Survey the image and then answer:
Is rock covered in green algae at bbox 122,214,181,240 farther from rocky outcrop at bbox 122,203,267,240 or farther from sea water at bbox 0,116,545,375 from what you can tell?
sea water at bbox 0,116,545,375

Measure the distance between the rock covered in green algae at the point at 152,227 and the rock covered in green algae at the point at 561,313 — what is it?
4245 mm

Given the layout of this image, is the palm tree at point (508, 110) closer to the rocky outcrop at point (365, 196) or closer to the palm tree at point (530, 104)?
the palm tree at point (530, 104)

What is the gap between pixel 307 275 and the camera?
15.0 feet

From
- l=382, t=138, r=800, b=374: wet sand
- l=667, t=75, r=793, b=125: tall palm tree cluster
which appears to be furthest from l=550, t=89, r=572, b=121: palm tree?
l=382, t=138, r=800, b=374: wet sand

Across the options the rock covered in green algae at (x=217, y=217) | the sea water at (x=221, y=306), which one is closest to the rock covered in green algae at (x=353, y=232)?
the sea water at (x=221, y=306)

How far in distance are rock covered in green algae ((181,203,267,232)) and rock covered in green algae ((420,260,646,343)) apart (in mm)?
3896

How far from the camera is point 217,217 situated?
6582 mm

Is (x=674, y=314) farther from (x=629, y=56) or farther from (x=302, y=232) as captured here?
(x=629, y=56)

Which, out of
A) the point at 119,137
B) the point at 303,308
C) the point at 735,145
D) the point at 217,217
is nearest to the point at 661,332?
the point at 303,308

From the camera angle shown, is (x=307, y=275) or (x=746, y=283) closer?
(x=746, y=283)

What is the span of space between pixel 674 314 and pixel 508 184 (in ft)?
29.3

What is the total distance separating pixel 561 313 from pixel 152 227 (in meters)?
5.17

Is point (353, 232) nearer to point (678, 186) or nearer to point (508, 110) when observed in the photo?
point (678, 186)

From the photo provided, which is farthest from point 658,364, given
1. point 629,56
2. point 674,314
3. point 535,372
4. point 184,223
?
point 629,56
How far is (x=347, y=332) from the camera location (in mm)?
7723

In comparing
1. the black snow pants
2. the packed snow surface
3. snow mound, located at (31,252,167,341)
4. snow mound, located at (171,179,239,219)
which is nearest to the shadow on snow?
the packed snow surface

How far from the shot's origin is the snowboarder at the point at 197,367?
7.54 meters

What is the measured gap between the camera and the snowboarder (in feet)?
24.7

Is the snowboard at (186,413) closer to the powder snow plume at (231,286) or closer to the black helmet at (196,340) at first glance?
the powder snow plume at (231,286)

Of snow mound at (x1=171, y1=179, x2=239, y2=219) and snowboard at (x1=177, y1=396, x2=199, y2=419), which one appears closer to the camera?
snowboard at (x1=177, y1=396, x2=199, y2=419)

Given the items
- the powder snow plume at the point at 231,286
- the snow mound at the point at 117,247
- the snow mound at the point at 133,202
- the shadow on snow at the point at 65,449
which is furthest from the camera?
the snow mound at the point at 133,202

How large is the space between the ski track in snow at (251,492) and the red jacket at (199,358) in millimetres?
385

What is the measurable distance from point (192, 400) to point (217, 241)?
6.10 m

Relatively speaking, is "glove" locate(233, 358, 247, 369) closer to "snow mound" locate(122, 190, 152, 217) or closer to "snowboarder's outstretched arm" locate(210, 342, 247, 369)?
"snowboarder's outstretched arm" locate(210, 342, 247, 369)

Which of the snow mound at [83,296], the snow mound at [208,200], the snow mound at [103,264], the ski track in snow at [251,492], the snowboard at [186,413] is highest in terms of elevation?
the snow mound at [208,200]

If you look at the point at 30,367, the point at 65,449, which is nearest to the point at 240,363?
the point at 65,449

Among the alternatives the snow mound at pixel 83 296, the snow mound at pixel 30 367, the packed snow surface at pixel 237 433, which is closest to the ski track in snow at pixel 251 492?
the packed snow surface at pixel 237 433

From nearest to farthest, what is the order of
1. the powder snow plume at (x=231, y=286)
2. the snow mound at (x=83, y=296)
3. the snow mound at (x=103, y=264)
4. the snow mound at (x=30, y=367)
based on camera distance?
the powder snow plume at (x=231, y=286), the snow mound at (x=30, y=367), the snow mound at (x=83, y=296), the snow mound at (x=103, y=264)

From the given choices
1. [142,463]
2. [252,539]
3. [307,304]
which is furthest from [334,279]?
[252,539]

______________________________

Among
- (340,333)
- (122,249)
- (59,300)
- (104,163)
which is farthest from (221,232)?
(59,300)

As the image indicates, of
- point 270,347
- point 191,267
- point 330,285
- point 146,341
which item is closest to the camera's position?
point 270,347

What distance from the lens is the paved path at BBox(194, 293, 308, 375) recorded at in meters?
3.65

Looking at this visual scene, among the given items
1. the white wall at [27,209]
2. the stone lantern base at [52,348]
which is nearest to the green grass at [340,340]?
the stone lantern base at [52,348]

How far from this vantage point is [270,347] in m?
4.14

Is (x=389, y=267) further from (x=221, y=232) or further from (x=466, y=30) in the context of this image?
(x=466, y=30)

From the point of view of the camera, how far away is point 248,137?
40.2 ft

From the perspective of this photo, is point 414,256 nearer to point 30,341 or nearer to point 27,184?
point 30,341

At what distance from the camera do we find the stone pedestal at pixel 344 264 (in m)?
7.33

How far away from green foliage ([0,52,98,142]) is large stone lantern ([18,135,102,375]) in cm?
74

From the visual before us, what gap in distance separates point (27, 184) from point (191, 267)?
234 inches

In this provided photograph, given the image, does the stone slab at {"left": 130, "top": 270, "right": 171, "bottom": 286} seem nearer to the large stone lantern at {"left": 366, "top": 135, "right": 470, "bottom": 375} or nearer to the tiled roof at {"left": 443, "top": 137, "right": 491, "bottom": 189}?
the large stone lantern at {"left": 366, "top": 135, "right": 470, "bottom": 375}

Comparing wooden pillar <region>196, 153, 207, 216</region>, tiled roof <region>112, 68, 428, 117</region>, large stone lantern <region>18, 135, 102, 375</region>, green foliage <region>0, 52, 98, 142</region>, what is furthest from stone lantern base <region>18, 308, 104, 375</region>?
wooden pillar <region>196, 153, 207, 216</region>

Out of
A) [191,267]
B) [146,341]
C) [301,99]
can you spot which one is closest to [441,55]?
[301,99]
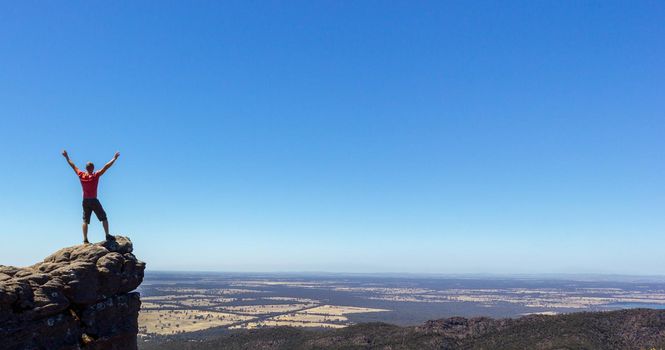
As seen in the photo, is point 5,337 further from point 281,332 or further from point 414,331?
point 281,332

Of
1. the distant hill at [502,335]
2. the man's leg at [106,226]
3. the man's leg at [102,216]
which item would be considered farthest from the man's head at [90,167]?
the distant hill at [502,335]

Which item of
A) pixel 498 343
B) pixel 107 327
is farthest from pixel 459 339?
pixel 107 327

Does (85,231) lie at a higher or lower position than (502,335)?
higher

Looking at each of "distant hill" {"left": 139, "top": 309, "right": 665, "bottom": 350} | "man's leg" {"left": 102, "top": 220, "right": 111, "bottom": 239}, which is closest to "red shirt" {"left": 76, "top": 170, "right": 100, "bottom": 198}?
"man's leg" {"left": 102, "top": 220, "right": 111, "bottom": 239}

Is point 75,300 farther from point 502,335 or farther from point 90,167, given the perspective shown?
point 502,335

______________________________

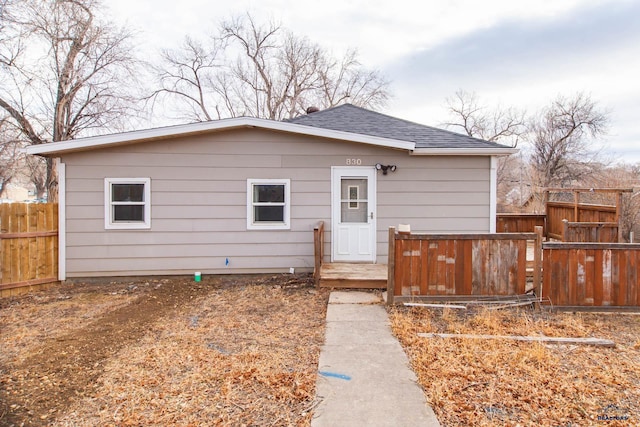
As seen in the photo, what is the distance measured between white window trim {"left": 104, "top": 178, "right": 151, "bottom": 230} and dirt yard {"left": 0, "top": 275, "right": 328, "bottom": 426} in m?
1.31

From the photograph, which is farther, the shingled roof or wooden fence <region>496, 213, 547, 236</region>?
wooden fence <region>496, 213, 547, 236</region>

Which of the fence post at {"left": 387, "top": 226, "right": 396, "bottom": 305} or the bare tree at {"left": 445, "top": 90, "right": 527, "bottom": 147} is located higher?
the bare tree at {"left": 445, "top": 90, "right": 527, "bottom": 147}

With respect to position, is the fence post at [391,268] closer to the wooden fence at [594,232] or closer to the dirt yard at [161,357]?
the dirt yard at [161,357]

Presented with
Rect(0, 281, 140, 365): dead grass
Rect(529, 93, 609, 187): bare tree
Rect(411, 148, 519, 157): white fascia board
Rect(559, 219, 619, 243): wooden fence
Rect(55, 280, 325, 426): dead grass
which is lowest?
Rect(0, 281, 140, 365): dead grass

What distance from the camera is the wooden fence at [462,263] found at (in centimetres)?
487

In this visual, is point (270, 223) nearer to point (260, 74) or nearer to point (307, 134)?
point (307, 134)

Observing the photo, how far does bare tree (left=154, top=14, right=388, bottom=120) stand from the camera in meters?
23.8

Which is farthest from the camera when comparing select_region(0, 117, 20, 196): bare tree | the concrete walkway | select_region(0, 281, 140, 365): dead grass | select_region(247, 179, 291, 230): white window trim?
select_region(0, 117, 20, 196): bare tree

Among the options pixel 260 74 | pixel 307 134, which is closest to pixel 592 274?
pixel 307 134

______________________________

Exercise details
Can you reproduce the records verbatim, starting at the line containing "From the camera angle" and ending at the line containing "7.54 meters"?

Task result
From the camera angle shown, is (x=307, y=275) or (x=746, y=283) closer?
(x=746, y=283)

What is the span of space between pixel 674 314 and pixel 508 184 (in ft)?
29.3

What is the total distance separating pixel 561 313 from pixel 152 227 (in meters)?
5.17

Is point (353, 232) nearer to point (678, 186) or nearer to point (508, 110) when observed in the photo?
point (678, 186)

From the photo provided, which is farthest from point 658,364, given
1. point 629,56
2. point 674,314
3. point 535,372
4. point 184,223
?
point 629,56
How far is (x=347, y=332) from the camera location (in mm)?
7723

In comparing
1. the black snow pants
2. the packed snow surface
3. snow mound, located at (31,252,167,341)
4. snow mound, located at (171,179,239,219)
which is nearest to the shadow on snow?
the packed snow surface

How far from the shot's origin is the snowboarder at the point at 197,367?
7.54 meters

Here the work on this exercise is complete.